Out of the canon that has been translated into English thus far, the two places where Cesare most bares himself are where his feelings about the position of these minority groups is pushed to the surface. He feels very strongly about them because he is very aware of how he is being excluded himself. This is also why he so forcefully insisted that, regardless of his connections to Miguel and to Spain's Muslim past, he is Christian. He wants very much to be included into the majority community but he also wants to extend this inclusion to those others who have had it denied to them. I'm certain that canon exaggerates his generosity for the purpose of having a good story, but I am also convinced that the historical figure was very aware of and frustrated about his continual exclusion. The primary sources are limited but definitely point to this end.

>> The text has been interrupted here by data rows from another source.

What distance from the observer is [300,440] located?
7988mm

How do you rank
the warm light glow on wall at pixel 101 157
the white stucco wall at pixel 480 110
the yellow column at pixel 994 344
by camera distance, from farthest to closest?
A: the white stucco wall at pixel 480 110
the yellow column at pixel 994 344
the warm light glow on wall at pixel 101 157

In Camp as of the end of 2010, Cesare feels more strongly ethnically Spanish than he did before because of how he and Spain reacted to one another. He felt the soul-ping and it was much needed validation. At the same time, however, he also is coming to realize just how ethnically Italian he is. He misses Italy; he does not miss Spain. He has spent his entire life on the peninsula (and, indeed, would not end up going to Spain except to be thrown into and break out of various prisons and then die an ignoble death in a provincial battle) and Camp is making him realize just how closely he has come to identify with it. Nothing major has changed. He's just starting to look at things a little differently.